* [Given passage]
++++++

It seemed a fine idea to whip up a list of favourite 1977 releases; a straightforward, accessible and hopefully entertaining article.
Things started well enough, with the first post of rock-pop albums eliciting plenty of commentary as people compared their own choices to the Vinyl Connection offering.
But there was such variety in the VC list of 200+ albums bearing the year 1977 that before even putting fingers to keyboard for Ten from 77, I’d already compiled two further rough lists, one kind of progressive and electronic and the other a mish-mash of things that didn’t fit either of the other two groups. But as I listened, the lists kept shifting and as I read your comments I re-listened to other things, eventually reaching such a point of list-confusion that the old cranium was rotating far faster than its accustomed 33 ⅓ RPM.
Yet as the song says, when the going gets tough, the tough have a good lie on the couch listening to Tangerine Dream.
Here, then, is the next 1977 instalment, Part 1 of my ten favourite electronic albums of that year. Rest assured, there is no bottom-of-the-barrel scraping here. The period from 1974—1979 was a golden one for synthesiser music and seven+seven is a great example of the richness on offer…
10 Tim Blake — Crystal Machine
The first post-Gong solo album from keyboard player Tim Blake, this is a fascinating—if uneven—LP. From spacey electronic music (‘Midnight’) via keyboard-driven grooves (‘Metro logic’) to the spare jauntiness of ‘Last ride of the boogie child’ (complete with unconvincing vocals), this combination of studio and live recordings has a charm that will beguile fans of analogue synth music but might be an acquired taste for newcomers. Centrepiece ‘Synthese intemporel’ is pure Klaus Schulze (in a very good way). Soon after this release, Blake joined Hawkwind, with whom he played on and off for years.
9 Ashra — New Age of Earth
Whenever I see this first Ashra album (or final Ash Ra Temple album, if you prefer) listed in New Age discographies, I get a bit irritated. Perhaps because I’ve been following Manual Göttsching’s musical career since the mid-70s, I saw him as progressive/electronic or even Krautrock psychedelia. The New Age label—so eighties, I sniffed—seemed somehow demeaning in its implication of featureless massage muzak. Then, years later, I realised there was a defensible reason for this appropriation of Ashra’s delicate electronica: the title of the record. And also, the music. It’s drifty and more gently rhythmic than most of Göttsching’s work; kind of new age-ey in fact. Ah well.
8 Michael Rother — Flammende Herzen
Lots of elegant guitar on this first solo release from the co-founder of Neu! In his former band, Rother was responsible for much of the melody while ur-punk Klaus Dinger added the gravel and punch. That division is reflected in this record, which is steeped in a European romanticism speaking more of rivers than autobahns. But though often pretty, it’s not all languid. Jaki Liebezeit of Can provides the quintessential krautrock motorik beat while Rother does the rest. ‘Karussell’ could have been on Neu!75—superb. At a touch over 34 minutes, it feels too brief, yet remains a very satisfying instrumental record. (The CD re-issue adds a couple of inessential remixes).

++++++

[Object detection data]
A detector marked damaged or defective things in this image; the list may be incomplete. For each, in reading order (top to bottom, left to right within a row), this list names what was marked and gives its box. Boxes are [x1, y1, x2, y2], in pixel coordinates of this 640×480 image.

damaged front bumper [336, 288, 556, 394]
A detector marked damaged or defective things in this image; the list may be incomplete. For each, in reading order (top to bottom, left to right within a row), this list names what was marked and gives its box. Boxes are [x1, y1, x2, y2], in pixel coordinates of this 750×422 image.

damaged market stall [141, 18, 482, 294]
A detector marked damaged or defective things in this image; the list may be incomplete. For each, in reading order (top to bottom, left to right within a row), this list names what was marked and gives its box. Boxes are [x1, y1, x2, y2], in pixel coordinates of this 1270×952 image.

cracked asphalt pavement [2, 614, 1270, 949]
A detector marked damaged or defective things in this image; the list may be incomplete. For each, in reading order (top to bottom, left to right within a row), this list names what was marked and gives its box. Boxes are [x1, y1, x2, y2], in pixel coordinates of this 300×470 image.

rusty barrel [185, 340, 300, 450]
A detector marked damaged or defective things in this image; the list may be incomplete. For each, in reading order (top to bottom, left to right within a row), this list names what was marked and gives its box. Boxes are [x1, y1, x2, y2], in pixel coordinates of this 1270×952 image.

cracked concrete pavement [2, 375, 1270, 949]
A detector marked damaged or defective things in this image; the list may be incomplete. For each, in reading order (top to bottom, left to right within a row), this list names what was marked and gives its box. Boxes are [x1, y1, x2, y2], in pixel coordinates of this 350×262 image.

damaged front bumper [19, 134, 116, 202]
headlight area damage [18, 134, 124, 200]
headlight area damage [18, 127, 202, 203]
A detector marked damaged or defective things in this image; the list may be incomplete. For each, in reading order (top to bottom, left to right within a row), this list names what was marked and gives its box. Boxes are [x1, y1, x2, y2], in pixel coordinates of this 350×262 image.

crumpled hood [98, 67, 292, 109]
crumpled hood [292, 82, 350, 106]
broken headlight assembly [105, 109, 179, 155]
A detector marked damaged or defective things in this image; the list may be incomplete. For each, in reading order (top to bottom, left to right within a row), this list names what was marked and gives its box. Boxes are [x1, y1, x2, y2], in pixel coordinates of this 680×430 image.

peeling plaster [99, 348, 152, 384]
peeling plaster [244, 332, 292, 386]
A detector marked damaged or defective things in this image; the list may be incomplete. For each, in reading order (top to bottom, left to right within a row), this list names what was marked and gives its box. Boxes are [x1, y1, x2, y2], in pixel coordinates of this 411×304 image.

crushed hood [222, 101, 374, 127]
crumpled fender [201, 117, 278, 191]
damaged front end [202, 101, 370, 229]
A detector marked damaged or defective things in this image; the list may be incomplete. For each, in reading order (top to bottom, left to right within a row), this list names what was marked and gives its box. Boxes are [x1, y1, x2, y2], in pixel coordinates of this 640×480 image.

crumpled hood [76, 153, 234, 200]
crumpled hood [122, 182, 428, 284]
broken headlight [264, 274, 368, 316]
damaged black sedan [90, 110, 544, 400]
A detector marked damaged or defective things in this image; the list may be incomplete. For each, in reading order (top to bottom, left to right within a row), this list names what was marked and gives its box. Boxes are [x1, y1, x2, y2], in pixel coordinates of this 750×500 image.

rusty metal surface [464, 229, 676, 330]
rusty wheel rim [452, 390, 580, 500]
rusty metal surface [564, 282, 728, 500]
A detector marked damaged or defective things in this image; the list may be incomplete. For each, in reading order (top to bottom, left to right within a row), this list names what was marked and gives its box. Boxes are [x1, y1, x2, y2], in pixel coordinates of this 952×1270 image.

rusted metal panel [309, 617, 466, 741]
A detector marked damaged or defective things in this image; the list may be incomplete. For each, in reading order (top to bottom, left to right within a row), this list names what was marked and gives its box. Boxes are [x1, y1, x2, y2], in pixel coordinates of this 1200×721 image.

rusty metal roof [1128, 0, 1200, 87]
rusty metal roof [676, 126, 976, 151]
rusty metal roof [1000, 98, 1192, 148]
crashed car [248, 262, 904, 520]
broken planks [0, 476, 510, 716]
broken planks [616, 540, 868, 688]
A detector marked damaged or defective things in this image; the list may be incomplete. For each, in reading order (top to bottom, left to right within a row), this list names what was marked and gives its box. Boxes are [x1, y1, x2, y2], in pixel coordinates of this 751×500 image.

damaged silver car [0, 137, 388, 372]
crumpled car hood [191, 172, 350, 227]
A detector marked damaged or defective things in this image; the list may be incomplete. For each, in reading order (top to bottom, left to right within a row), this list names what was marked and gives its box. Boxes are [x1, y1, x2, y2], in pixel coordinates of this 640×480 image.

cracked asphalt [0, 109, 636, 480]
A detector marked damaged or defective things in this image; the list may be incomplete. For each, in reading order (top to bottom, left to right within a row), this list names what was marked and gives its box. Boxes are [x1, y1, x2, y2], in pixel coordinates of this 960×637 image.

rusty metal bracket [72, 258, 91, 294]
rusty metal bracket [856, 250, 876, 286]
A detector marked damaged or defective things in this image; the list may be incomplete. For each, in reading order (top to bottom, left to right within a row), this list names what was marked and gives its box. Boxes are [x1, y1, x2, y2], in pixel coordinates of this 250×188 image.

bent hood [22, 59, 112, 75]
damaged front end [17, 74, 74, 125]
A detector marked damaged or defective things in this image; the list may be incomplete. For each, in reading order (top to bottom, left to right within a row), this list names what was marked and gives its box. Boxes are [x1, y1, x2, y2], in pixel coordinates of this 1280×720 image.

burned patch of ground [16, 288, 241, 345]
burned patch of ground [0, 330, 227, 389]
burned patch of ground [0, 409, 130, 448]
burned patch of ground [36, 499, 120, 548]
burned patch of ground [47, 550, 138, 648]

++++++

* [Problems]
1. According to the post on favorite 1977 electronic albums, who provides the motorik beat on Flammende Herzen?
2. Switch "marked" to "flagged" in the records, starting with the line that contains "this 1280×720 image." and going on through the line that contains "burned patch of ground [0, 409, 130, 448]". Leave everything else unchanged.

* [Solutions to the problems]
1. Jaki Liebezeit of Can.

2.
A detector flagged damaged or defective things in this image; the list may be incomplete. For each, in reading order (top to bottom, left to right within a row), this list names what was flagged and gives its box. Boxes are [x1, y1, x2, y2], in pixel coordinates of this 1280×720 image.

burned patch of ground [16, 288, 241, 345]
burned patch of ground [0, 330, 227, 389]
burned patch of ground [0, 409, 130, 448]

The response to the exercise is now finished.